* **EXERCISE GOAL**
Translate this sentence from the text on sprint training into Spanish: "The only supplements used were cod liver oil tablets."

* **GIVEN PASSAGE**

__________

In my late twenties I ran 400 m (and had a 400m runners body).
I trained for two years in a sprint squad - a squad that produced a 200m Olympic finalist (in Korea). I saw elite sprint training first hand.
Although sprinters have "bodybuilder" type bodies they train in very different ways, WHilst body builders use heavy weights to do the big four lifts our coach was adamant that we didn't develop this type of slow muscle. Sprint training was largely track in summer and substantial body weight exercise combined with Russian plyometrics (not American plyometrics) in the winter.
When I say body weight I mean things like rope climbs, pull ups, pressups.
The attention to nutrition was paramount - the coach all but chewed the food for us. The only supplements used were cod liver oil tablets. Rest was emphasized.
The training session were short and very intense (typically 45 minutes). When I say intense - I mean intense. Try climbing a 10 m rope 12 times in three minutes WITHOUT coming off the rope. Pull ups were too easy. From hanging we had a 2 inch bar which we were required to pull up on, then do a muscle up on and then stand up on the bar. A real test of explosive strength and balance.
Plyometrrics were hard - this is the rebound type not the jump up and down type. I saw many injuries...
I wouldn't every train as a sprinter again but the body can be won far more easily simply by body building...
Cardio was also deemphasized. Sprinters work anaerobically. We did ocasionally do a short run but it was used as a rest day - to reduce lactic buildup /stiffness. Indeed the Olympic finalist was very very poor at distanced over 1 km. I would regularly beat him over that distance - and I am no good at middle distance..
I'm not a fan of cross fit but in retrospect many of the routines we used were the precursors of modern cross fit.

__________

Records from a data collection:
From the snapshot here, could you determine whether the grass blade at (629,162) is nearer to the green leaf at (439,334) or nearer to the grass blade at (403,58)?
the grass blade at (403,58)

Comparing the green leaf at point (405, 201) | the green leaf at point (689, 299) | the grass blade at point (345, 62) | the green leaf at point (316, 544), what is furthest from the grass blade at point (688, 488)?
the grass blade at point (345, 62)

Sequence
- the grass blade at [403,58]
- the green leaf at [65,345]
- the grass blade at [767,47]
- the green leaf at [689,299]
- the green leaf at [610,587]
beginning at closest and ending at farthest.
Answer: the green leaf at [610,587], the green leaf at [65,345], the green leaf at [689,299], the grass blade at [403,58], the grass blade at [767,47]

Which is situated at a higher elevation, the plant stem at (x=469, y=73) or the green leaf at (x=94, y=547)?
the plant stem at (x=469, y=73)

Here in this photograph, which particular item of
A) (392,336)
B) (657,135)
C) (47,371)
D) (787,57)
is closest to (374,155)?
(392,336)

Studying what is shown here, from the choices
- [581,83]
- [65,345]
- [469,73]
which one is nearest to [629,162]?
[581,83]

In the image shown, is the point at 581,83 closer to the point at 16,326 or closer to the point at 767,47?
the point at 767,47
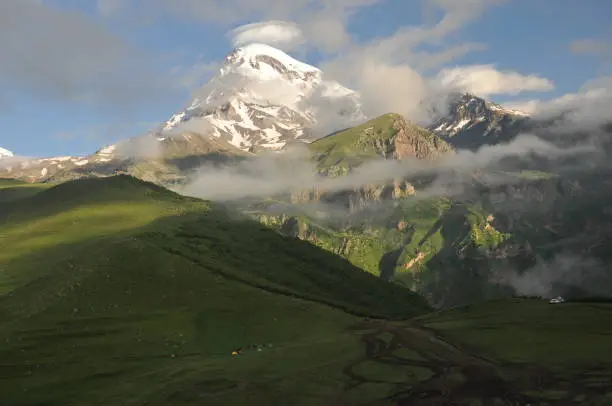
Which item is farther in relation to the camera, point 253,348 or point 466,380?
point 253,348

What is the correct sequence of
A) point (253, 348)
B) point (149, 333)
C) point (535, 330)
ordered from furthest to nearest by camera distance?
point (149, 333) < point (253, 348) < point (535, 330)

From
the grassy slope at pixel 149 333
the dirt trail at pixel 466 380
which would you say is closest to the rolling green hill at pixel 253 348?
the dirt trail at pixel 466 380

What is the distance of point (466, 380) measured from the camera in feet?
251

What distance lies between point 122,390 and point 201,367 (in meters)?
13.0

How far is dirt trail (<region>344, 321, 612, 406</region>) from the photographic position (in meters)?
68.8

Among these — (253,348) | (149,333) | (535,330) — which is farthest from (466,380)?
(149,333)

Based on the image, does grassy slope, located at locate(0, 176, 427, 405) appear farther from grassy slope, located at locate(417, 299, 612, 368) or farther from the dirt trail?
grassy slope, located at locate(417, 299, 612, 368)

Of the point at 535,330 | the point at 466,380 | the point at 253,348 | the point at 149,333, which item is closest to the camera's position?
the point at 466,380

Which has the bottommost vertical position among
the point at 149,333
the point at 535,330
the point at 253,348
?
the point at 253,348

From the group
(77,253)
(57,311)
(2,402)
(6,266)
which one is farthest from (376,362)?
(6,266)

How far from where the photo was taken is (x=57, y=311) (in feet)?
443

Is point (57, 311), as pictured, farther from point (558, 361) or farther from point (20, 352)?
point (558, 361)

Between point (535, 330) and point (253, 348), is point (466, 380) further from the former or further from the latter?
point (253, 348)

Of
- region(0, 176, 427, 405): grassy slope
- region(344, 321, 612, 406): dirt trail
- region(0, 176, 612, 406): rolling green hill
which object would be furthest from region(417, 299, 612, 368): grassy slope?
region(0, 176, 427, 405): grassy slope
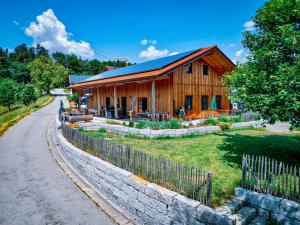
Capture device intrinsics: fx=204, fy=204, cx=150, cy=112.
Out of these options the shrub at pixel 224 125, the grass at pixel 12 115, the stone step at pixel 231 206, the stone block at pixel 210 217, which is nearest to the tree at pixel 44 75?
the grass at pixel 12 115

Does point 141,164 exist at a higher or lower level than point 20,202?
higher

__________

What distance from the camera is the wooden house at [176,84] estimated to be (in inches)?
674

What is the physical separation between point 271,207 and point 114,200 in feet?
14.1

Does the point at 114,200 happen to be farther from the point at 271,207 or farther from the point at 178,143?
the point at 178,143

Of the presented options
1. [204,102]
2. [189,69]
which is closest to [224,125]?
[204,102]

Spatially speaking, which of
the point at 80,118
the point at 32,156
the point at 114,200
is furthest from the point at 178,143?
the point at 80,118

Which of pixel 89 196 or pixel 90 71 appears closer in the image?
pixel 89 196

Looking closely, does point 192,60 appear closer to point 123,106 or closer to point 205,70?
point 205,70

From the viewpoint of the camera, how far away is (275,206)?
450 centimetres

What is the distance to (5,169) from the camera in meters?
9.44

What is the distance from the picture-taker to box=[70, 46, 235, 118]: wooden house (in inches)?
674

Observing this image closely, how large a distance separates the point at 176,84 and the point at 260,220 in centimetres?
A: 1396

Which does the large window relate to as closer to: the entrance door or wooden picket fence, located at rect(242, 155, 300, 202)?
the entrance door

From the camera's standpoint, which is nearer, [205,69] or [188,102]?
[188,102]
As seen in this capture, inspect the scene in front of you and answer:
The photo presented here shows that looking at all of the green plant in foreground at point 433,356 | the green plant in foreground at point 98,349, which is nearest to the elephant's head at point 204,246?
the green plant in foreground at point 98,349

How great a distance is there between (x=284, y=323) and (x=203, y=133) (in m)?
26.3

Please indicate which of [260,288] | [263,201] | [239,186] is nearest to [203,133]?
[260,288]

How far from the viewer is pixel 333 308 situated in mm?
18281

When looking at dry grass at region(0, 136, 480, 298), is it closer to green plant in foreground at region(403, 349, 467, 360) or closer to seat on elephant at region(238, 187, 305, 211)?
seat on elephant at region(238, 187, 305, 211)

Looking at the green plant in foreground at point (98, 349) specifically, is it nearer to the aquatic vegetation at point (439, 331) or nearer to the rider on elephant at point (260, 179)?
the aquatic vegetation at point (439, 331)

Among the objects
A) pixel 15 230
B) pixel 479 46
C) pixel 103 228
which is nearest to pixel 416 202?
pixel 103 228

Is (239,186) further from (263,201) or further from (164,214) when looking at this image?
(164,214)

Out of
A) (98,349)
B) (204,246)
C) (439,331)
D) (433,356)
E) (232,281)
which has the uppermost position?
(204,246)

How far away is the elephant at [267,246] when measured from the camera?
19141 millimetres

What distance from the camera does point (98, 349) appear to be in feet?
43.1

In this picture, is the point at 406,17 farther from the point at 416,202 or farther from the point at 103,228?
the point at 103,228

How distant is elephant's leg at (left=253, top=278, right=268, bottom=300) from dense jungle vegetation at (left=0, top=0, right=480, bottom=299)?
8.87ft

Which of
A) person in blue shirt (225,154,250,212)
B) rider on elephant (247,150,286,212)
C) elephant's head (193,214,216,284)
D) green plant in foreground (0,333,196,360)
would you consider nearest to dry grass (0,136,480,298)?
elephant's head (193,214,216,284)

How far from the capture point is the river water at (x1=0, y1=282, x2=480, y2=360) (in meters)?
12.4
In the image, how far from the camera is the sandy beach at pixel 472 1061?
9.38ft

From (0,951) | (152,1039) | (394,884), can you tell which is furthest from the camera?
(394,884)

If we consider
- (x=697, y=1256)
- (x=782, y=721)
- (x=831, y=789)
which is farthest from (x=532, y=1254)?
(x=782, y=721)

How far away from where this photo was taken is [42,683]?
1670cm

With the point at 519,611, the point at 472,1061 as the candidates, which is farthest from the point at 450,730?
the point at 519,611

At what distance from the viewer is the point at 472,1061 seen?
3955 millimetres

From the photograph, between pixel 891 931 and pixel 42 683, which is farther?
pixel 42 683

__________

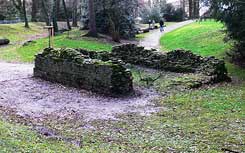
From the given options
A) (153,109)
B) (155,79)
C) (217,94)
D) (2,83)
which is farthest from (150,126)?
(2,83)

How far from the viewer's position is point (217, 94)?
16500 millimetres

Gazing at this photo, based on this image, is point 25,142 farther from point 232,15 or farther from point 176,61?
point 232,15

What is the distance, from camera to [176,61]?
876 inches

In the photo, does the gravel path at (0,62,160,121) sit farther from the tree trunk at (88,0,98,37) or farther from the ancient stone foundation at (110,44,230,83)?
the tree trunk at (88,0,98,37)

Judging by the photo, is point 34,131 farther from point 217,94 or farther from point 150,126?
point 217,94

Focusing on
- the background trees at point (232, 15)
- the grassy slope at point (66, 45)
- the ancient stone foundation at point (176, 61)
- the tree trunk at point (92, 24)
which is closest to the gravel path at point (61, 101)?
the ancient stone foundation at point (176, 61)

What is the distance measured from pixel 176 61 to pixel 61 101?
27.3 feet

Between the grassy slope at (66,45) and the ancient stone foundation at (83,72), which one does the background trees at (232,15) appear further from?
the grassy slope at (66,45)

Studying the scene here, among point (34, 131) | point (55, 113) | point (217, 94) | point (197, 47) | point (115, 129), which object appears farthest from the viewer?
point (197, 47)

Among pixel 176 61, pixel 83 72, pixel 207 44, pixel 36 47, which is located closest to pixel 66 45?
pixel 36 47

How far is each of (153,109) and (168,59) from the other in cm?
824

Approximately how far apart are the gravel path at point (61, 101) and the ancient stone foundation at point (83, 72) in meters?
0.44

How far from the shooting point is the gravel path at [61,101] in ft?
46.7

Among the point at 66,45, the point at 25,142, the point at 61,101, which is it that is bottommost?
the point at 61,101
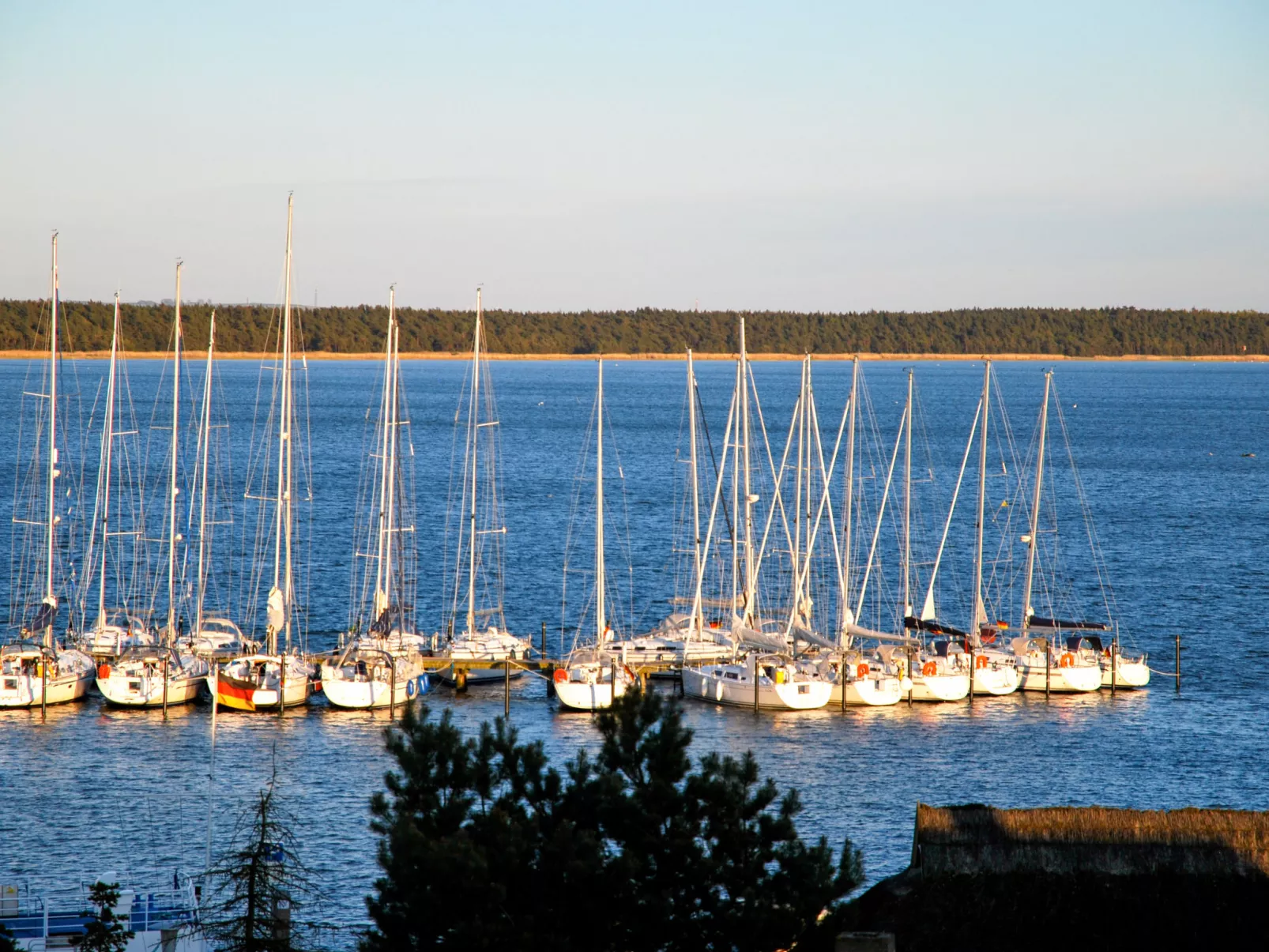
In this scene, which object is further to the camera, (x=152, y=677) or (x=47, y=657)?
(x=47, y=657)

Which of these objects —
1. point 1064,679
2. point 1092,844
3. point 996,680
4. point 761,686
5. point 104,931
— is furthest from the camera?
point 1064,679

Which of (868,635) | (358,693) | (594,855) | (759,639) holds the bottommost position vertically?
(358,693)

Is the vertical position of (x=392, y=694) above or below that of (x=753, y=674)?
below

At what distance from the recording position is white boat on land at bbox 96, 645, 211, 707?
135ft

__________

* **ANSWER BELOW**
Los únicos suplementos que se usaban eran pastillas de aceite de hígado de bacalao.